I have a rule about keeping the TV off and not doing any housework during the workday. My one exception is laundry, because I need to get up and stretch every hour or so, and that coincides nicely with washer/dryer cycles. Think about setting some rules for yourself as well.
I don’t need complete silence when I’m working, but you may find you prefer it. Full disclosure: I always have music playing, and sometimes it’s fairly loud, depending on what I’m doing. Silence is actually distracting to me.

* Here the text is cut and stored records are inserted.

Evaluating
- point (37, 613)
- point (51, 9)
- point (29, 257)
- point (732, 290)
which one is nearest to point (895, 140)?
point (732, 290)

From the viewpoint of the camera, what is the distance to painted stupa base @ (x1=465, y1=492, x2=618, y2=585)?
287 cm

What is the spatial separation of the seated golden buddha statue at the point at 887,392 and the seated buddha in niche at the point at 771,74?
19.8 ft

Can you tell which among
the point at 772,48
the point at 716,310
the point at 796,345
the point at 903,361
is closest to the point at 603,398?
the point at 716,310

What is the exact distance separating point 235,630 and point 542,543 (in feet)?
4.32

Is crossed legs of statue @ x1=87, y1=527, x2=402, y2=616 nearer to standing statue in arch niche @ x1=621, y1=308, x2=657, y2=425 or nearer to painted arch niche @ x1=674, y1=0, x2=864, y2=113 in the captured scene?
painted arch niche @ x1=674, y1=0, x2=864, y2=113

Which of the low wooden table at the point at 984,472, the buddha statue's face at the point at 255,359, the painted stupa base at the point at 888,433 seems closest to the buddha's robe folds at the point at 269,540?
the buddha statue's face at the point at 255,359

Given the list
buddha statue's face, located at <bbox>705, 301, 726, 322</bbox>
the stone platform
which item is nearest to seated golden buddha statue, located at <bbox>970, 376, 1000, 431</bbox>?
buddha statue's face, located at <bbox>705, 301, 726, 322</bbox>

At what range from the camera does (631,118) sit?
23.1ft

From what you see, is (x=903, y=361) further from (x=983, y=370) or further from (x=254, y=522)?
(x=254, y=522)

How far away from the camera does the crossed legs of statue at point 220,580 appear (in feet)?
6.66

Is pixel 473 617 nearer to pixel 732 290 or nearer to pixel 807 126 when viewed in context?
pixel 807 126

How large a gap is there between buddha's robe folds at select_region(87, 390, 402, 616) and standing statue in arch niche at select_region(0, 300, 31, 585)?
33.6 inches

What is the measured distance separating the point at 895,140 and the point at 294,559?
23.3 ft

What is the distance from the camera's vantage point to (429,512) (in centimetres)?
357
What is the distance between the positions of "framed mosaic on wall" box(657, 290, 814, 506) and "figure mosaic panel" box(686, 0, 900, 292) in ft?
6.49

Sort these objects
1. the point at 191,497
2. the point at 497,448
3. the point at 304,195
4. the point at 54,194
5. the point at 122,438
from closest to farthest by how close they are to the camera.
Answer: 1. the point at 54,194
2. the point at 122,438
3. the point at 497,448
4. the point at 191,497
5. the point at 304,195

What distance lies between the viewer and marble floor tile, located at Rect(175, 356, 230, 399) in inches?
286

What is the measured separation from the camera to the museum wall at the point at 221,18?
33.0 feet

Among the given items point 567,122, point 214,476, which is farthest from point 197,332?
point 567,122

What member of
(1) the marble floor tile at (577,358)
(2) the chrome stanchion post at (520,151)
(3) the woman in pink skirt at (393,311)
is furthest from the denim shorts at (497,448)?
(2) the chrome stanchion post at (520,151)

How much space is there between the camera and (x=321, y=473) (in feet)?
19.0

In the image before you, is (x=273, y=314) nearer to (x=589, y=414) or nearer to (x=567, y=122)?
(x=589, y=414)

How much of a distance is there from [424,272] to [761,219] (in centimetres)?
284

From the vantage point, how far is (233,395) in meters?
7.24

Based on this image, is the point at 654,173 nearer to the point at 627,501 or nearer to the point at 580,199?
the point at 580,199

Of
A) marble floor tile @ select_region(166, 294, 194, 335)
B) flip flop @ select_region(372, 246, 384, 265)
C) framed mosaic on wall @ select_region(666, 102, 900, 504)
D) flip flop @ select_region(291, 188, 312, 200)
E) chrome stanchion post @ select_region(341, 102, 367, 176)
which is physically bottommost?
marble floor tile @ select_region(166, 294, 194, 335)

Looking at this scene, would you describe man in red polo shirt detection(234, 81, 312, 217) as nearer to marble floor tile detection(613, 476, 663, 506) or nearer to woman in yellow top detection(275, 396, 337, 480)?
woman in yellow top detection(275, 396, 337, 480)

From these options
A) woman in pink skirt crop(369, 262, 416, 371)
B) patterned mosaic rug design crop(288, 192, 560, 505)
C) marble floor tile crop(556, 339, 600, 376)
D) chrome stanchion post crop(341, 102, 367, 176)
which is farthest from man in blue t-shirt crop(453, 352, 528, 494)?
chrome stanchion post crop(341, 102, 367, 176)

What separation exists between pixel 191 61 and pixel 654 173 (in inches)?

Pets can become a major distraction. Your dog or cat may be overjoyed to have you at home and may think that means it’s playtime. You have to find a way to deal with that, and I don’t have much advice for all of you dog owners.
I have five cats that sleep in my office for much of the day, but when it’s dinner time, they’ll fuss at me relentlessly while I’m finishing up that one last thing. If you find your cat wants to be near you, it can help to add a small bed to your work area, on the desk or a nearby chair. It doesn’t have to be fancy — a small cardboard box or plastic bin will do the trick, perhaps with a fleece baby blanket or old t-shirt in the bottom.
My cats are also famous for “editing” my work by walking on the keyboard and for sending gibberish to friends on Facebook Messenger. Pro tip: If you have cats, lock your keyboard every time you get up. On a PC, you can do this by holding down the Windows key and pressing L.
Wrapping it up
Of course, your mileage will vary with these tips. You’ll have to strike your own balance. None of these tips works the same way for every person. The idea is to discover what you struggle with, and then adapt. You can be productive at home!